New Canadian Prime Minister Paul Martin, who replaced Jean Chretien today, supports Chretien's cannabis decriminalization bill and will allow members of parliament (MPs) to vote on it next month, his spokesmen told reporters in Edmonton, Alberta, Tuesday. But that vote will be a "free vote," where MPs are not bound by party discipline, and enough ruling Liberal Party MPs could vote against it to kill it.

Paul Martin
The Chretien decriminalization bill would remove criminal penalties for possession of small amounts of marijuana, but would increase penalties for all but the smallest marijuana grow ops.
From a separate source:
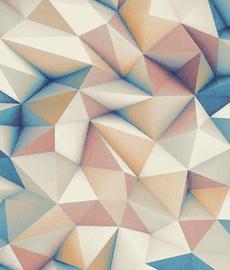 Ковер Mutas Carpet 8832a_c5964, многоцветный, 150x100 см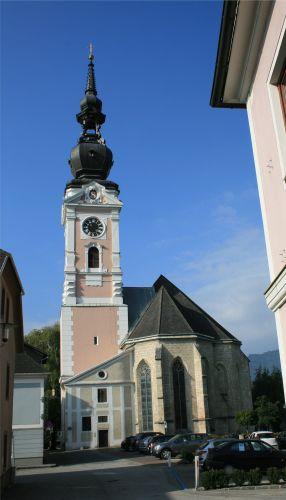 Pfarrkirche Kirchdorf an der Krems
It has received a lukewarm reception from marijuana reform advocates, while exciting opposition from the US government.

And US Ambassador Paul Cellucci was quick to respond to the latest noises. "Our concern is the perception of this is that this is a weakening of the law... that it will be easier to get marijuana in Canada," said Cellucci -- who must be visiting the wrong parts of Canada if he finds it difficult to find marijuana now. "Our customs and immigration officers, they're law-enforcement officers. If they think it's easier to get marijuana in Canada, they're going to be on the lookout," he told the Toronto Sun.

Parliamentary vote or not, the issue could well be rendered moot by legal action. The Canadian Supreme Court is currently considering a trio of cases that challenge the government's ability to regulate marijuana possession. The decision in that group of cases could come any day.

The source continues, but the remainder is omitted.